Superior Tribunal de Justiça
Revista Eletrônica de Jurisprudência
Exportação de Auto Texto do Word para o Editor de Documentos do STJ
AgRg no HABEAS CORPUS Nº 443.438 - SP (2018⁄0073331-0)
RELATORA : MINISTRA MARIA THEREZA DE ASSIS MOURA
AGRAVANTE : MARISTELA GARCIA TEIXEIRA
ADVOGADO : REGINALDO BARBAO - SP177364
AGRAVADO : TRIBUNAL DE JUSTIÇA DO ESTADO DE SÃO PAULO
EMENTA
PROCESSUAL PENAL. FOLHAS DE CHEQUE PRODUTO DE CRIME. CONTEÚDO ECONÔMICO. RECEPTAÇÃO. PRÁTICA EM TESE. TRANCAMENTO DA AÇÃO PENAL POR ATIPICIDADE DA CONDUTA. IMPOSSIBILIDADE.

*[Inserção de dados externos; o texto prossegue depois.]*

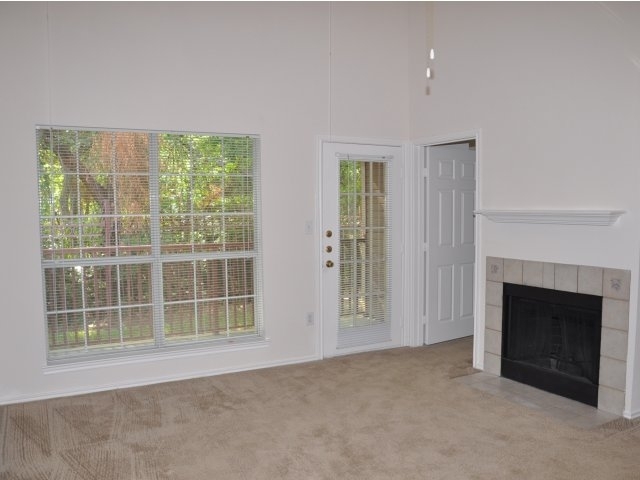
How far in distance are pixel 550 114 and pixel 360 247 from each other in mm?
2009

1 - Segundo decidido pela Terceira Seção deste Superior Tribunal de Justiça, folhas de cheque, produto de crime, têm conteúdo econômico, podendo render ensejo, em tese, ao crime de receptação. Trancamento da ação penal, por atipicidade, que não pode ser acolhido. Indeferimento liminar da inicial do habeas corpus.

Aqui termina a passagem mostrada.